Here each taketime function takes 18.4 us but the map operation with 10000 element RDD also took similar time. This is because of lazy evaluation. Here nothing was computed in the previous step just a plan of execution was made. The variable interim does not point to a data structure, instead it points to a plan of execution, expressed as a dependency graph. The dependency graph defines how RDDs are computed from each other.

### Let us see the "Dependency Graph" using toDebugString method

In [10]:
print(interim.toDebugString().decode())

(2) PythonRDD[1] at RDD at PythonRDD.scala:53 []
 |  ParallelCollectionRDD[0] at readRDDFromFile at PythonRDD.scala:262 []


![68747470733a2f2f7261772e67697468756275736572636f6e74656e742e636f6d2f7469727468616a796f74692f537061726b2d776974682d507974686f6e2f6d61737465722f496d616765732f5244445f646570656e64656e63795f67726170682e504e47.png](attachment:68747470733a2f2f7261772e67697468756275736572636f6e74656e742e636f6d2f7469727468616a796f74692f537061726b2d776974682d507974686f6e2f6d61737465722f496d616765732f5244445f646570656e64656e63795f67726170682e504e47.png)

### The actual execution by reduce method

In [11]:
%%time
print('output =', interim.reduce(lambda x,y:x+y))

output = -0.2887054679684353
CPU times: user 7.84 ms, sys: 3.07 ms, total: 10.9 ms
Wall time: 5.96 s


In [12]:
1000000*31e-6

31.0

It is less than what we would have expected considering 1 million operations with the taketime function.
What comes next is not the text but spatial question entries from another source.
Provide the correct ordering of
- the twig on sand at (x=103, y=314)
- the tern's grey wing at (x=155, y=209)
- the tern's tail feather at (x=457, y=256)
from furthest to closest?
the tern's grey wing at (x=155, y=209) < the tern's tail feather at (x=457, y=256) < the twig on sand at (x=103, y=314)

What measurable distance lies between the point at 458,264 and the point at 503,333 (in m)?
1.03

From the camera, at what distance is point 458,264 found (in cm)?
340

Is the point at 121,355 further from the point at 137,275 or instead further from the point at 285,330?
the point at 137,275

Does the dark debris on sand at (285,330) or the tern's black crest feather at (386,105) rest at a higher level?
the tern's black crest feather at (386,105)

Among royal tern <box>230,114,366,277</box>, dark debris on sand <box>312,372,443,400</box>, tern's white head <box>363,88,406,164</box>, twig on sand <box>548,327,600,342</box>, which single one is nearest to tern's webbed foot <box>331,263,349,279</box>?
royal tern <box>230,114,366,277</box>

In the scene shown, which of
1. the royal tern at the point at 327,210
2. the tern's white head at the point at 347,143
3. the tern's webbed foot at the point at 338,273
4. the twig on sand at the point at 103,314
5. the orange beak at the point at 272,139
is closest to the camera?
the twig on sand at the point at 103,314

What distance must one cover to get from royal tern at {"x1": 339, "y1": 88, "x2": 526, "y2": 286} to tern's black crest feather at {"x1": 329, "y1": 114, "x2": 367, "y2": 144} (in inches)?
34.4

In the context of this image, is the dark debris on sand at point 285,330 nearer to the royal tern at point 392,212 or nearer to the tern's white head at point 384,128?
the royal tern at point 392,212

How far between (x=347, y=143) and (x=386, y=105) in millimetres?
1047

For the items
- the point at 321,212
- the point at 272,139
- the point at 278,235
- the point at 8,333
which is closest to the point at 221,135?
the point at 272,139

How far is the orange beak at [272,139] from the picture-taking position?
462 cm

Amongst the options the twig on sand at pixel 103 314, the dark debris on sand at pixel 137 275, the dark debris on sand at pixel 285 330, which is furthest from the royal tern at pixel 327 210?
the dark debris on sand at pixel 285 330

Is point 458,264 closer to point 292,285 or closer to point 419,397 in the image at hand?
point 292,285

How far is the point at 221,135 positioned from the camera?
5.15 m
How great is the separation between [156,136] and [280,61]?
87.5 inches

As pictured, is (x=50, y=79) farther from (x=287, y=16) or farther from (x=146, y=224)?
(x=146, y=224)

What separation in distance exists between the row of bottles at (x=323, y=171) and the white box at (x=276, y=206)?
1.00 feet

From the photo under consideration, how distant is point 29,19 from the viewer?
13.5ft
This is the result of parallel operation of 2 cores.

#### Now we have not saved (materialized) any intermediate results in interim, so another simple operation (e.g. counting elements > 0) will take almost same time. 

In [13]:
%%time
print(interim.filter(lambda x:x>0).count())

500000
CPU times: user 5.65 ms, sys: 3.9 ms, total: 9.56 ms
Wall time: 5.59 s


### Caching to reduce computation time on similar operation (spending memory)

Run the same computation as before with cache method to tell the dependency graph to plan for caching

In [14]:
%%time
interim = rdd1.map(lambda x: taketime(x)).cache()
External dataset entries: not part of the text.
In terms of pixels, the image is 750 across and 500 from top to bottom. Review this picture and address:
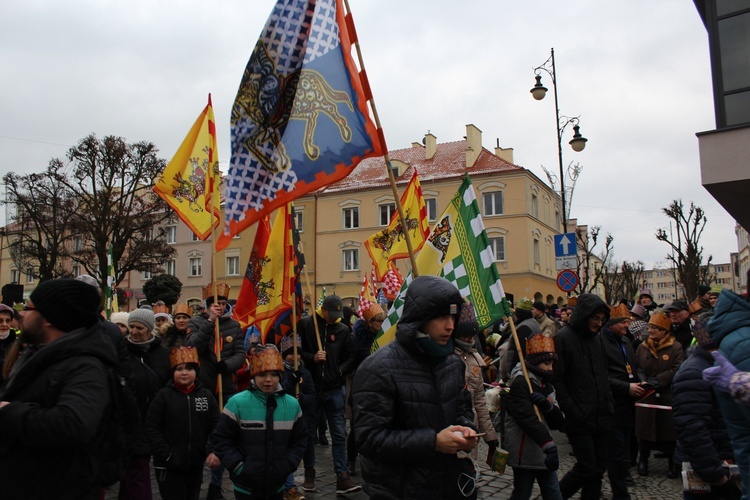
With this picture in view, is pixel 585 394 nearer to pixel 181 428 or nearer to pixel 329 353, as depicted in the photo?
pixel 329 353

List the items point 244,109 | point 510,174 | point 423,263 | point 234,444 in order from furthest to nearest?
point 510,174 < point 423,263 < point 244,109 < point 234,444

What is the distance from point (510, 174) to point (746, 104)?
3021 cm

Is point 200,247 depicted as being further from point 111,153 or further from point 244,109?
point 244,109

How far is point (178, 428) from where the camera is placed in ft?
17.8

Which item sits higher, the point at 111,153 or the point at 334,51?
the point at 111,153

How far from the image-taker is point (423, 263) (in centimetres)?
658

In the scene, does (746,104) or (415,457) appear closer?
(415,457)

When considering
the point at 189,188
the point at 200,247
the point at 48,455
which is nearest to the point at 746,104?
the point at 189,188

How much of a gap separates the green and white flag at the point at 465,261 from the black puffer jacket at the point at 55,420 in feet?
9.77

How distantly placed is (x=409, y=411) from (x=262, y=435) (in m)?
2.21

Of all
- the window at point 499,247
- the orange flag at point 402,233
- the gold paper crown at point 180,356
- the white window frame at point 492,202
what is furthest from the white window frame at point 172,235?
the gold paper crown at point 180,356

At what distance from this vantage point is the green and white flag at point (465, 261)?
575 cm

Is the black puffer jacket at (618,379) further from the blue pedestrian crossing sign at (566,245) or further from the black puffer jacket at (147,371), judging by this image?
the blue pedestrian crossing sign at (566,245)

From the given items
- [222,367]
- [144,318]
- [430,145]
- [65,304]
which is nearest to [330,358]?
[222,367]
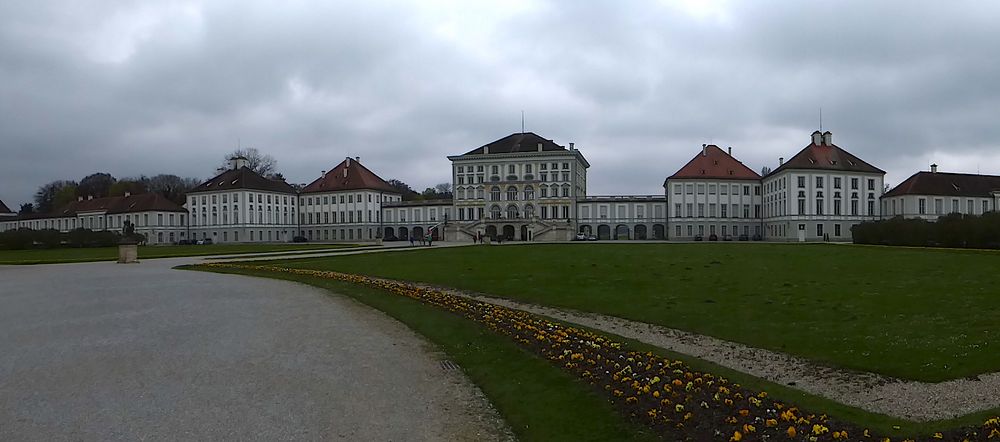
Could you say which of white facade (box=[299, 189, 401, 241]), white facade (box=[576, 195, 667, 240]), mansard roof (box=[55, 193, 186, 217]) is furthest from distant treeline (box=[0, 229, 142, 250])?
white facade (box=[576, 195, 667, 240])

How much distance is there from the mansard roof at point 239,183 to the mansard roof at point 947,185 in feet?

CPU times: user 3.89 ms, sys: 2.53 ms, total: 6.42 ms
Wall time: 16 ms


In [15]:
print(interim.toDebugString().decode())

(2) PythonRDD[4] at RDD at PythonRDD.scala:53 [Memory Serialized 1x Replicated]
 |  ParallelCollectionRDD[0] at readRDDFromFile at PythonRDD.scala:262 [Memory Serialized 1x Replicated]


In [16]:
%%time
print('output =', interim.reduce(lambda x,y:x+y))

output = -0.2887054679684353
CPU times: user 2.61 ms, sys: 4.05 ms, total: 6.66 ms
Wall time: 5.19 s


### Now run the same filter method with the help of cached result

In [17]:
%%time 
print(interim.filter(lambda x:x>0).count())

500000
CPU times: user 3.34 ms, sys: 5.04 ms, total: 8.37 ms
Wall time: 217 ms


This time it took much shorter time due to cached result, which it could use to compare to 0 and count easily.